Strona:PL Dumas - Hrabina Charny.djvu/949

Ta strona została przepisana.

— Dobrze!... powiedział Bertrand de Got.
— Drugą, to zdjęcie exkomuniki ze mnie i moich.
Flip był wyklętym.
— Dobrze!.. wyrzekł Bertrand, zdziwiony, iż żądano od niego tak mało, czyniąc dla niego tak wiele.
— Chcę po trzecie, abyś mi zabezpieczył w mojem królestwie dziesięciny duchowne na lat pięć, dla wyrównania wydatków poniesionych na wojnę z Flandrją.
— Dobrze!
— Chcę po czwarte, abyś zniszczył bullę papieża Bonifacego: „Ausculta filii.“
— Zgadzam się.
— Chcę po piąte, abyś powrócił do godności kardynałów: Marka Jecobo i Piotra de Colonna, i udzielił tej godności kilku przyjaciołom moim.
— Zgadzam się! zgadzam się najchętniej!
Poczem gdy Filip milczał:
— A szósta łaska, królu? — zapytał arcybiskup niespokojnie.
— O szóstej... odpowiedział Filip Piękny, będę mówił w właściwym czasie i miejscu, gdyż to rzecz ważna i tajemnicza...
— Ważna i tajemnicza?... powtórzył Bertrand de Got.
— Ważna i tak tajemnicza, iż żądam, abyś mi ją naprzód na krucyfiks zaprzysiągł.

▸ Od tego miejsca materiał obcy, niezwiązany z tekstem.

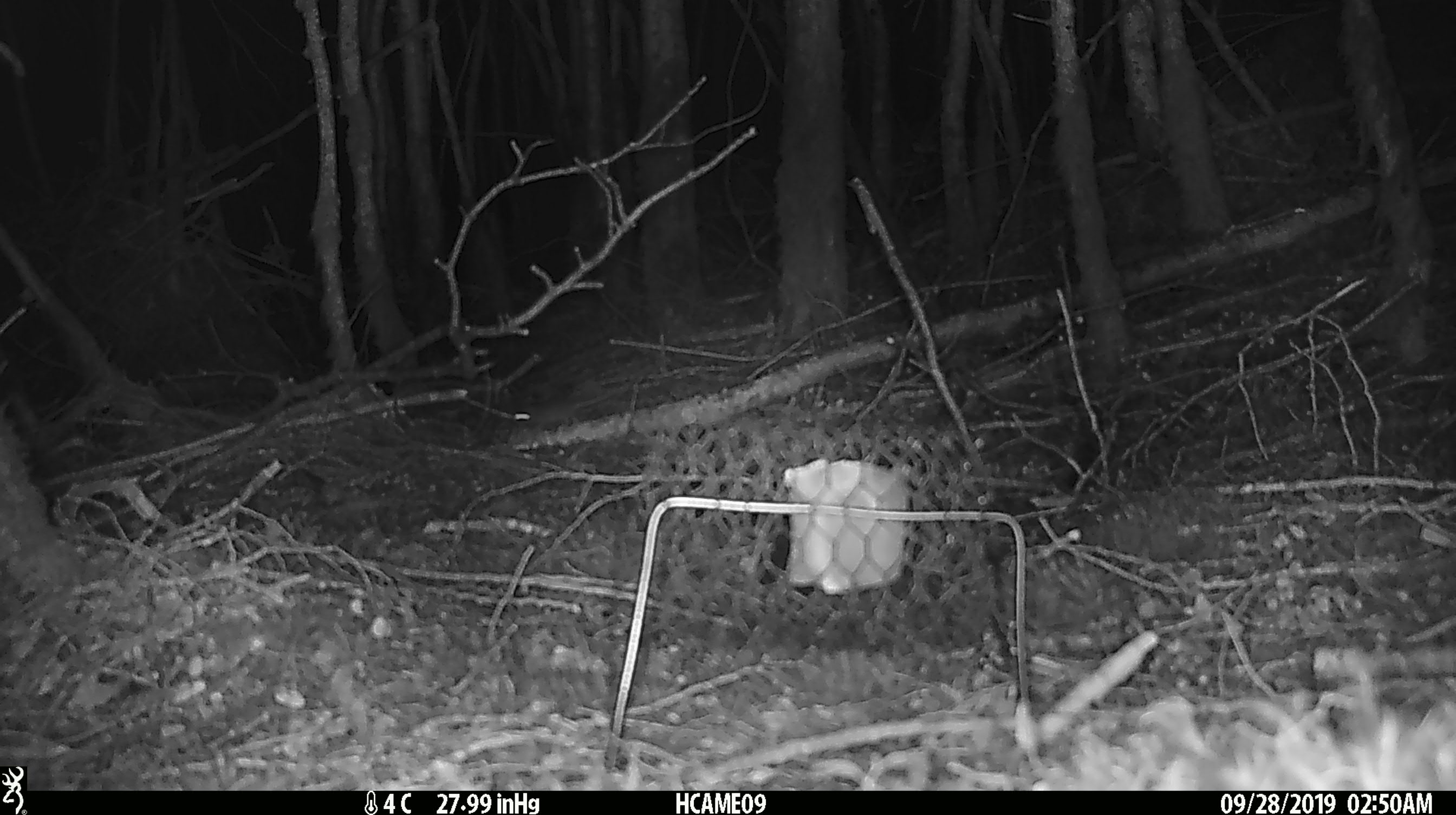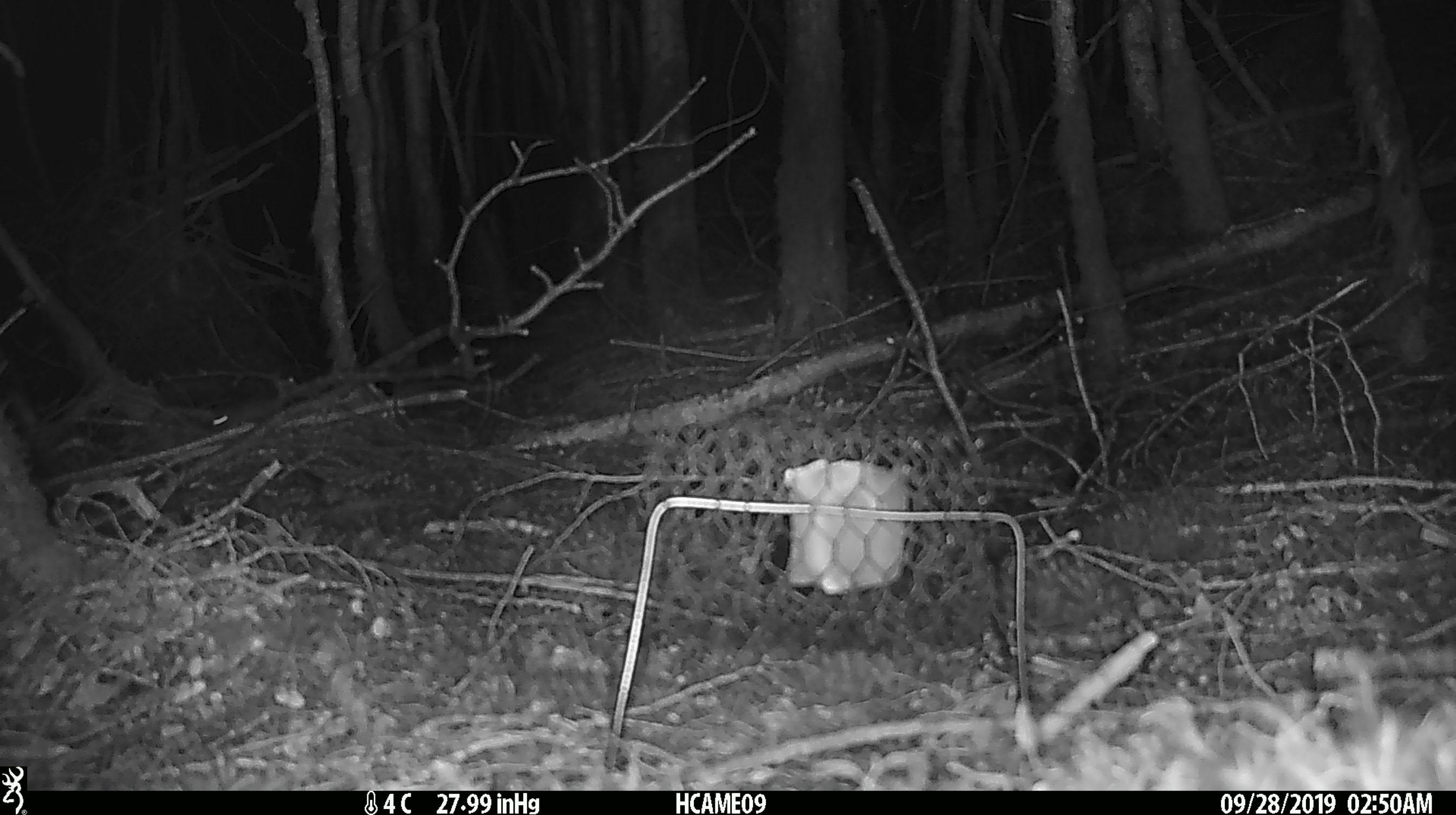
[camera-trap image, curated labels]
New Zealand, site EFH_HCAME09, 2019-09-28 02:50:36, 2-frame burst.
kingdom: Animalia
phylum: Chordata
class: Mammalia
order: Rodentia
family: Muridae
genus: Mus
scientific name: Mus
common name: mouse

I zdjął krzyż z piersi i podał go arcybiskupowi.
De Got nie zawahał się ani chwili, był to bowiem ostatni szczebel, który go dzielił od papiestwa.
Wyciągnął rękę nad wizerunkiem Zbawiciela i wyrzekł głosem pewnym:
— Przysięgam!
— Dobrze... powiedział król. W którem z miast mego królestwa chcesz być koronowanym?
— W Lyonie.
— Chodź więc ze mną! Jesteś papieżem pod imieniem Klemensa V-go.